Friday 3 August 2012

Queen Anne, Copyright and Illegal Numbers

I have spent a lot of time as a web scientist and open access advocate considering the role of copyright in the web, where by "considering" I mean "banging my head against a wall" and by "role" I mean "trump card for the intellectually bankrupt but politically powerful".

Three hundred years ago, the English crown invented a new kind of property which it declared to exist in the written expression of ideas, and which it granted directly to the individuals who created those written texts. Copyright declares that anyone who creates a new piece of written text becomes the only person who has the right to make a copy of that text. Publishing a text or CD used to require that the creator made (printed or burned) as many copies as were necessary and readers simply acquired a pre-copied item.

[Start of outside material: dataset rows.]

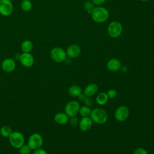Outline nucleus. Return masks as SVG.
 I'll return each instance as SVG.
<instances>
[{
    "instance_id": "15",
    "label": "nucleus",
    "mask_w": 154,
    "mask_h": 154,
    "mask_svg": "<svg viewBox=\"0 0 154 154\" xmlns=\"http://www.w3.org/2000/svg\"><path fill=\"white\" fill-rule=\"evenodd\" d=\"M54 119L55 123L58 125H65L69 122V117L65 112H59L55 114Z\"/></svg>"
},
{
    "instance_id": "23",
    "label": "nucleus",
    "mask_w": 154,
    "mask_h": 154,
    "mask_svg": "<svg viewBox=\"0 0 154 154\" xmlns=\"http://www.w3.org/2000/svg\"><path fill=\"white\" fill-rule=\"evenodd\" d=\"M18 150H19V153L20 154H28L31 153L32 151V149L27 144H24Z\"/></svg>"
},
{
    "instance_id": "5",
    "label": "nucleus",
    "mask_w": 154,
    "mask_h": 154,
    "mask_svg": "<svg viewBox=\"0 0 154 154\" xmlns=\"http://www.w3.org/2000/svg\"><path fill=\"white\" fill-rule=\"evenodd\" d=\"M66 56V51L60 47H55L52 48L50 52V57L55 63H61L65 61Z\"/></svg>"
},
{
    "instance_id": "4",
    "label": "nucleus",
    "mask_w": 154,
    "mask_h": 154,
    "mask_svg": "<svg viewBox=\"0 0 154 154\" xmlns=\"http://www.w3.org/2000/svg\"><path fill=\"white\" fill-rule=\"evenodd\" d=\"M43 144V138L41 134L34 132L28 138L27 144L30 147L32 150L42 147Z\"/></svg>"
},
{
    "instance_id": "29",
    "label": "nucleus",
    "mask_w": 154,
    "mask_h": 154,
    "mask_svg": "<svg viewBox=\"0 0 154 154\" xmlns=\"http://www.w3.org/2000/svg\"><path fill=\"white\" fill-rule=\"evenodd\" d=\"M92 1L96 5H101L104 3L105 0H92Z\"/></svg>"
},
{
    "instance_id": "22",
    "label": "nucleus",
    "mask_w": 154,
    "mask_h": 154,
    "mask_svg": "<svg viewBox=\"0 0 154 154\" xmlns=\"http://www.w3.org/2000/svg\"><path fill=\"white\" fill-rule=\"evenodd\" d=\"M91 112V110L90 108V107L85 105L80 107L79 111V112L82 117H89Z\"/></svg>"
},
{
    "instance_id": "28",
    "label": "nucleus",
    "mask_w": 154,
    "mask_h": 154,
    "mask_svg": "<svg viewBox=\"0 0 154 154\" xmlns=\"http://www.w3.org/2000/svg\"><path fill=\"white\" fill-rule=\"evenodd\" d=\"M32 154H48L46 150L42 149V147L38 148L37 149L34 150Z\"/></svg>"
},
{
    "instance_id": "31",
    "label": "nucleus",
    "mask_w": 154,
    "mask_h": 154,
    "mask_svg": "<svg viewBox=\"0 0 154 154\" xmlns=\"http://www.w3.org/2000/svg\"><path fill=\"white\" fill-rule=\"evenodd\" d=\"M120 69H122V71H123V72H126V71L128 70V67H126V66H123L122 67H121Z\"/></svg>"
},
{
    "instance_id": "27",
    "label": "nucleus",
    "mask_w": 154,
    "mask_h": 154,
    "mask_svg": "<svg viewBox=\"0 0 154 154\" xmlns=\"http://www.w3.org/2000/svg\"><path fill=\"white\" fill-rule=\"evenodd\" d=\"M109 98H114L117 95V92L114 89H110L106 93Z\"/></svg>"
},
{
    "instance_id": "6",
    "label": "nucleus",
    "mask_w": 154,
    "mask_h": 154,
    "mask_svg": "<svg viewBox=\"0 0 154 154\" xmlns=\"http://www.w3.org/2000/svg\"><path fill=\"white\" fill-rule=\"evenodd\" d=\"M80 105L78 102L76 100H71L66 103L64 108V112L69 116L72 117L76 116L79 113Z\"/></svg>"
},
{
    "instance_id": "19",
    "label": "nucleus",
    "mask_w": 154,
    "mask_h": 154,
    "mask_svg": "<svg viewBox=\"0 0 154 154\" xmlns=\"http://www.w3.org/2000/svg\"><path fill=\"white\" fill-rule=\"evenodd\" d=\"M68 93L72 96L78 97L82 93V88L77 85H73L69 88Z\"/></svg>"
},
{
    "instance_id": "18",
    "label": "nucleus",
    "mask_w": 154,
    "mask_h": 154,
    "mask_svg": "<svg viewBox=\"0 0 154 154\" xmlns=\"http://www.w3.org/2000/svg\"><path fill=\"white\" fill-rule=\"evenodd\" d=\"M108 96L105 92L99 93L96 98V101L97 103L99 105H103L106 104L108 100Z\"/></svg>"
},
{
    "instance_id": "7",
    "label": "nucleus",
    "mask_w": 154,
    "mask_h": 154,
    "mask_svg": "<svg viewBox=\"0 0 154 154\" xmlns=\"http://www.w3.org/2000/svg\"><path fill=\"white\" fill-rule=\"evenodd\" d=\"M14 6L10 0H0V14L7 17L13 11Z\"/></svg>"
},
{
    "instance_id": "1",
    "label": "nucleus",
    "mask_w": 154,
    "mask_h": 154,
    "mask_svg": "<svg viewBox=\"0 0 154 154\" xmlns=\"http://www.w3.org/2000/svg\"><path fill=\"white\" fill-rule=\"evenodd\" d=\"M91 17L94 21L98 23L105 22L109 17L108 11L102 7H97L91 11Z\"/></svg>"
},
{
    "instance_id": "25",
    "label": "nucleus",
    "mask_w": 154,
    "mask_h": 154,
    "mask_svg": "<svg viewBox=\"0 0 154 154\" xmlns=\"http://www.w3.org/2000/svg\"><path fill=\"white\" fill-rule=\"evenodd\" d=\"M84 104H85V106H87L90 107L92 105L93 100L92 98L90 96H86L85 99L84 100Z\"/></svg>"
},
{
    "instance_id": "24",
    "label": "nucleus",
    "mask_w": 154,
    "mask_h": 154,
    "mask_svg": "<svg viewBox=\"0 0 154 154\" xmlns=\"http://www.w3.org/2000/svg\"><path fill=\"white\" fill-rule=\"evenodd\" d=\"M134 154H148V152L144 148L138 147L134 150Z\"/></svg>"
},
{
    "instance_id": "13",
    "label": "nucleus",
    "mask_w": 154,
    "mask_h": 154,
    "mask_svg": "<svg viewBox=\"0 0 154 154\" xmlns=\"http://www.w3.org/2000/svg\"><path fill=\"white\" fill-rule=\"evenodd\" d=\"M93 122L90 117H82L79 123V128L84 132L88 131L91 128Z\"/></svg>"
},
{
    "instance_id": "21",
    "label": "nucleus",
    "mask_w": 154,
    "mask_h": 154,
    "mask_svg": "<svg viewBox=\"0 0 154 154\" xmlns=\"http://www.w3.org/2000/svg\"><path fill=\"white\" fill-rule=\"evenodd\" d=\"M32 7V4L29 0H23L20 4V8L22 11L25 12L29 11Z\"/></svg>"
},
{
    "instance_id": "10",
    "label": "nucleus",
    "mask_w": 154,
    "mask_h": 154,
    "mask_svg": "<svg viewBox=\"0 0 154 154\" xmlns=\"http://www.w3.org/2000/svg\"><path fill=\"white\" fill-rule=\"evenodd\" d=\"M129 114V110L128 108L125 105H122L118 107L114 113L115 118L119 122H123L126 120Z\"/></svg>"
},
{
    "instance_id": "32",
    "label": "nucleus",
    "mask_w": 154,
    "mask_h": 154,
    "mask_svg": "<svg viewBox=\"0 0 154 154\" xmlns=\"http://www.w3.org/2000/svg\"><path fill=\"white\" fill-rule=\"evenodd\" d=\"M141 1H147L149 0H141Z\"/></svg>"
},
{
    "instance_id": "9",
    "label": "nucleus",
    "mask_w": 154,
    "mask_h": 154,
    "mask_svg": "<svg viewBox=\"0 0 154 154\" xmlns=\"http://www.w3.org/2000/svg\"><path fill=\"white\" fill-rule=\"evenodd\" d=\"M19 60L22 66L26 68L32 67L34 63V58L31 52H22L20 55Z\"/></svg>"
},
{
    "instance_id": "17",
    "label": "nucleus",
    "mask_w": 154,
    "mask_h": 154,
    "mask_svg": "<svg viewBox=\"0 0 154 154\" xmlns=\"http://www.w3.org/2000/svg\"><path fill=\"white\" fill-rule=\"evenodd\" d=\"M20 48L22 52L30 53L33 50L34 44L29 40H25L22 42Z\"/></svg>"
},
{
    "instance_id": "2",
    "label": "nucleus",
    "mask_w": 154,
    "mask_h": 154,
    "mask_svg": "<svg viewBox=\"0 0 154 154\" xmlns=\"http://www.w3.org/2000/svg\"><path fill=\"white\" fill-rule=\"evenodd\" d=\"M90 117L97 124H103L108 120V114L104 109L96 108L91 111Z\"/></svg>"
},
{
    "instance_id": "14",
    "label": "nucleus",
    "mask_w": 154,
    "mask_h": 154,
    "mask_svg": "<svg viewBox=\"0 0 154 154\" xmlns=\"http://www.w3.org/2000/svg\"><path fill=\"white\" fill-rule=\"evenodd\" d=\"M106 66L109 70L111 72H117L121 68V63L118 59L112 58L108 61Z\"/></svg>"
},
{
    "instance_id": "8",
    "label": "nucleus",
    "mask_w": 154,
    "mask_h": 154,
    "mask_svg": "<svg viewBox=\"0 0 154 154\" xmlns=\"http://www.w3.org/2000/svg\"><path fill=\"white\" fill-rule=\"evenodd\" d=\"M108 32L109 35L113 38L119 37L122 32V25L117 21L111 22L108 27Z\"/></svg>"
},
{
    "instance_id": "20",
    "label": "nucleus",
    "mask_w": 154,
    "mask_h": 154,
    "mask_svg": "<svg viewBox=\"0 0 154 154\" xmlns=\"http://www.w3.org/2000/svg\"><path fill=\"white\" fill-rule=\"evenodd\" d=\"M13 131L8 126H3L0 129V134L4 138H8L10 136Z\"/></svg>"
},
{
    "instance_id": "16",
    "label": "nucleus",
    "mask_w": 154,
    "mask_h": 154,
    "mask_svg": "<svg viewBox=\"0 0 154 154\" xmlns=\"http://www.w3.org/2000/svg\"><path fill=\"white\" fill-rule=\"evenodd\" d=\"M98 91V86L94 83H91L88 84L84 89V93L86 96L91 97L94 94H95Z\"/></svg>"
},
{
    "instance_id": "30",
    "label": "nucleus",
    "mask_w": 154,
    "mask_h": 154,
    "mask_svg": "<svg viewBox=\"0 0 154 154\" xmlns=\"http://www.w3.org/2000/svg\"><path fill=\"white\" fill-rule=\"evenodd\" d=\"M78 99L79 100H81V101H84V99H85V97H86V96L85 95V94L83 93H81L78 96Z\"/></svg>"
},
{
    "instance_id": "12",
    "label": "nucleus",
    "mask_w": 154,
    "mask_h": 154,
    "mask_svg": "<svg viewBox=\"0 0 154 154\" xmlns=\"http://www.w3.org/2000/svg\"><path fill=\"white\" fill-rule=\"evenodd\" d=\"M67 55L71 58H77L81 54V48L77 45H70L66 50Z\"/></svg>"
},
{
    "instance_id": "35",
    "label": "nucleus",
    "mask_w": 154,
    "mask_h": 154,
    "mask_svg": "<svg viewBox=\"0 0 154 154\" xmlns=\"http://www.w3.org/2000/svg\"><path fill=\"white\" fill-rule=\"evenodd\" d=\"M10 1H11V0H10Z\"/></svg>"
},
{
    "instance_id": "3",
    "label": "nucleus",
    "mask_w": 154,
    "mask_h": 154,
    "mask_svg": "<svg viewBox=\"0 0 154 154\" xmlns=\"http://www.w3.org/2000/svg\"><path fill=\"white\" fill-rule=\"evenodd\" d=\"M8 141L12 147L16 149H19L25 144V137L20 132L13 131L8 137Z\"/></svg>"
},
{
    "instance_id": "11",
    "label": "nucleus",
    "mask_w": 154,
    "mask_h": 154,
    "mask_svg": "<svg viewBox=\"0 0 154 154\" xmlns=\"http://www.w3.org/2000/svg\"><path fill=\"white\" fill-rule=\"evenodd\" d=\"M1 68L6 73L13 72L16 68V61L13 58H7L3 60L1 63Z\"/></svg>"
},
{
    "instance_id": "34",
    "label": "nucleus",
    "mask_w": 154,
    "mask_h": 154,
    "mask_svg": "<svg viewBox=\"0 0 154 154\" xmlns=\"http://www.w3.org/2000/svg\"><path fill=\"white\" fill-rule=\"evenodd\" d=\"M22 1H23V0H22Z\"/></svg>"
},
{
    "instance_id": "33",
    "label": "nucleus",
    "mask_w": 154,
    "mask_h": 154,
    "mask_svg": "<svg viewBox=\"0 0 154 154\" xmlns=\"http://www.w3.org/2000/svg\"><path fill=\"white\" fill-rule=\"evenodd\" d=\"M28 154H32V153H31H31H28Z\"/></svg>"
},
{
    "instance_id": "26",
    "label": "nucleus",
    "mask_w": 154,
    "mask_h": 154,
    "mask_svg": "<svg viewBox=\"0 0 154 154\" xmlns=\"http://www.w3.org/2000/svg\"><path fill=\"white\" fill-rule=\"evenodd\" d=\"M70 125L73 126H76L78 123H79V120L78 119L75 117H70V119L69 120Z\"/></svg>"
}]
</instances>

In the Web, the creator makes available a single item (on their web server's disk) and then to read the page the readers have to make their own copies using their own computers' browsers.

The Web has created a new kind of user experience and raised all kinds of expectations that are not compatible with the idea of copyright; different people would like to reconcile these differences by either changing the Web or changing the notion of copyright.

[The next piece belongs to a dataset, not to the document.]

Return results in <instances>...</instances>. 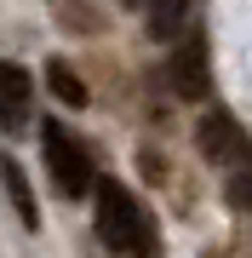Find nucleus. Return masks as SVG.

Copyright controls the expression of ideas; it stops one person stealing and using using another person's work, but not stopping them using their ideas. However, now these ideas are expressed digitally, there is more at stake than a piece of text.

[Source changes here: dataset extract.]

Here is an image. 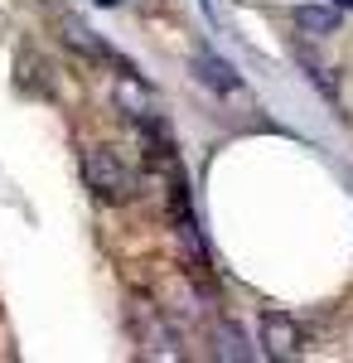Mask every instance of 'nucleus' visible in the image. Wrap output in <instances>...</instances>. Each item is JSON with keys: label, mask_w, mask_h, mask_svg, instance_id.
Masks as SVG:
<instances>
[{"label": "nucleus", "mask_w": 353, "mask_h": 363, "mask_svg": "<svg viewBox=\"0 0 353 363\" xmlns=\"http://www.w3.org/2000/svg\"><path fill=\"white\" fill-rule=\"evenodd\" d=\"M111 102H116V112H126L131 121H155V92H150V83H140L131 68L111 78Z\"/></svg>", "instance_id": "obj_3"}, {"label": "nucleus", "mask_w": 353, "mask_h": 363, "mask_svg": "<svg viewBox=\"0 0 353 363\" xmlns=\"http://www.w3.org/2000/svg\"><path fill=\"white\" fill-rule=\"evenodd\" d=\"M257 335H262L267 359H276V363H291V359H300V354H305V330H300L296 315H286V310H262Z\"/></svg>", "instance_id": "obj_2"}, {"label": "nucleus", "mask_w": 353, "mask_h": 363, "mask_svg": "<svg viewBox=\"0 0 353 363\" xmlns=\"http://www.w3.org/2000/svg\"><path fill=\"white\" fill-rule=\"evenodd\" d=\"M300 63H305V73L315 78V87H320L329 102H334V97H339V87H334V73H329V63H320V58H315V54H305V49H300Z\"/></svg>", "instance_id": "obj_9"}, {"label": "nucleus", "mask_w": 353, "mask_h": 363, "mask_svg": "<svg viewBox=\"0 0 353 363\" xmlns=\"http://www.w3.org/2000/svg\"><path fill=\"white\" fill-rule=\"evenodd\" d=\"M334 5H339V10H353V0H334Z\"/></svg>", "instance_id": "obj_10"}, {"label": "nucleus", "mask_w": 353, "mask_h": 363, "mask_svg": "<svg viewBox=\"0 0 353 363\" xmlns=\"http://www.w3.org/2000/svg\"><path fill=\"white\" fill-rule=\"evenodd\" d=\"M131 325H136V339L145 344V354H155V359H179V349H174V335H169V325H164L160 310L136 306V310H131Z\"/></svg>", "instance_id": "obj_4"}, {"label": "nucleus", "mask_w": 353, "mask_h": 363, "mask_svg": "<svg viewBox=\"0 0 353 363\" xmlns=\"http://www.w3.org/2000/svg\"><path fill=\"white\" fill-rule=\"evenodd\" d=\"M218 354L223 359H232V363H242V359H252V349H247V339H242V330L228 320V325H218Z\"/></svg>", "instance_id": "obj_8"}, {"label": "nucleus", "mask_w": 353, "mask_h": 363, "mask_svg": "<svg viewBox=\"0 0 353 363\" xmlns=\"http://www.w3.org/2000/svg\"><path fill=\"white\" fill-rule=\"evenodd\" d=\"M58 29H63V44H68V49H78V54H87V58H111V49L87 25H82V20H73V15H68Z\"/></svg>", "instance_id": "obj_7"}, {"label": "nucleus", "mask_w": 353, "mask_h": 363, "mask_svg": "<svg viewBox=\"0 0 353 363\" xmlns=\"http://www.w3.org/2000/svg\"><path fill=\"white\" fill-rule=\"evenodd\" d=\"M296 29L310 39L339 34V5H296Z\"/></svg>", "instance_id": "obj_6"}, {"label": "nucleus", "mask_w": 353, "mask_h": 363, "mask_svg": "<svg viewBox=\"0 0 353 363\" xmlns=\"http://www.w3.org/2000/svg\"><path fill=\"white\" fill-rule=\"evenodd\" d=\"M82 184L102 199V203H131V199L140 194V179L126 169V160H121L116 150H107V145H87V150H82Z\"/></svg>", "instance_id": "obj_1"}, {"label": "nucleus", "mask_w": 353, "mask_h": 363, "mask_svg": "<svg viewBox=\"0 0 353 363\" xmlns=\"http://www.w3.org/2000/svg\"><path fill=\"white\" fill-rule=\"evenodd\" d=\"M189 68H194L198 83L213 87V92H223V97H228V92H242V78L232 73V63H223V58L208 54V49H198V54L189 58Z\"/></svg>", "instance_id": "obj_5"}, {"label": "nucleus", "mask_w": 353, "mask_h": 363, "mask_svg": "<svg viewBox=\"0 0 353 363\" xmlns=\"http://www.w3.org/2000/svg\"><path fill=\"white\" fill-rule=\"evenodd\" d=\"M97 5H121V0H97Z\"/></svg>", "instance_id": "obj_11"}]
</instances>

Copyright doesn't just apply to novels or articles; it has been argued that it applies to very much shorter forms of communication such as emails and tweets. All of these things are stored as documents or files on a computer; they are sequences of bytes that have to be interpreted according to some coding scheme (e.g. ASCII, Unicode, plain text, HTML or Word). 

Imagine the tweet "I am a pink hotdog". It is brief, but as far as Google is concerned it is original and has never been written before in any other document, and asserting my own copyright would seem to be justified. When I save it in a file on disk, I can use the od command to either show it as a string of characters, or a very long number (in hexadecimal format). I can then translate that hexadecimal number into a more usual decimal format.

textI   a m   a   p i n k   h o t d o g
hexadecimal4920616d20612070696e6b20686f74646f67
decimal6,370,215,410,492,649,031,668,884,346,259,210,575,834,983


As far as the computer is concerned, the very long number and the stream of characters are equivalent data. If the law says that no-one else is allowed to reproduce these characters, it is the same as saying that no-one else is allowed to reproduce this number. If these words are not allowed to be stored in a computer system as a document, then this number is not allowed to be stored in a computer system as the output of a calculation. In other words, copyright not only assigns property in the expression of ideas, it also assigns property in the use of numbers. Effectively, once you write down an (admittedly large) number, it becomes illegal for anyone else to use it until 70 years after you die.


I doubt that Queen Anne foresaw this outcome when she created legislation "for the encouragement of learning". I'll leave it as an exercise for my students to work out how many illegal numbers there are, and how much of which range of numbers they infest. See Wikipedia for other examples of illegal numbers.